Text for analysis:
----------------------------------------
I was eight years old and sitting shotgun in a car with my dad. The faint smell of old leather and coolant was never able to get rid of the graveyard shift coffee that had turned cold. My feet dangled from my seat, and the world moved faster as the trees blurred into green shadows as they outran the dangers of something invisible. My baseball glove sat there next to me, a bit snug and very hopeful, just like all things were back then. 


My father wasn’t a man of many words, but he never needed them.


His music filled the silence, not with awkwardness, but a preciousness. We both knew that engaging in an outside conversation would somehow ruin the moment. The song would open low and deliberate, like footsteps that echoed down a school hallway. The bass didn’t just begin to play, it entered the room. It moved through the car and into my body, it settled somewhere between my ribs, and found a home in my heart. 


There is a line that is about the longing for home and waiting. I just used to sing along then, not understanding but feeling it. At eight, the concept of loneliness was something that could be made out. It was known to me as more of a texture, or a quiet pause between. This song presented that pause, stretched it out, and made it into something beautiful. 


My dad would tap his left pointer finger on the steering wheel, never missing a beat. He wasn’t performing; he was letting the music pass through him in the same way as me. I would sit there with my small and watchful eyes, absorbing everything with a realization that I was learning how to feel while being a dozen horizons away.
----------------------------------------
What to work on:
A. In the car-ride memoir, rewrite from "His music filled" to "in my heart.", changing "bass" to "drum".
B. Which odors does the first paragraph of the car-ride memoir mention?

Material provided:
----------------------------------------
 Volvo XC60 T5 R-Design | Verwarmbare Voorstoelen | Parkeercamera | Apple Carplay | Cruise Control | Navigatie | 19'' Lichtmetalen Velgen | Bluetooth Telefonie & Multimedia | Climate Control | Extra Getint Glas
----------------------------------------
Answers for each item:
A.
His music filled the silence, not with awkwardness, but a preciousness. We both knew that engaging in an outside conversation would somehow ruin the moment. The song would open low and deliberate, like footsteps that echoed down a school hallway. The drum didn’t just begin to play, it entered the room. It moved through the car and into my body, it settled somewhere between my ribs, and found a home in my heart.

B.
- Old leather
- Coolant
- Graveyard shift coffee that had turned cold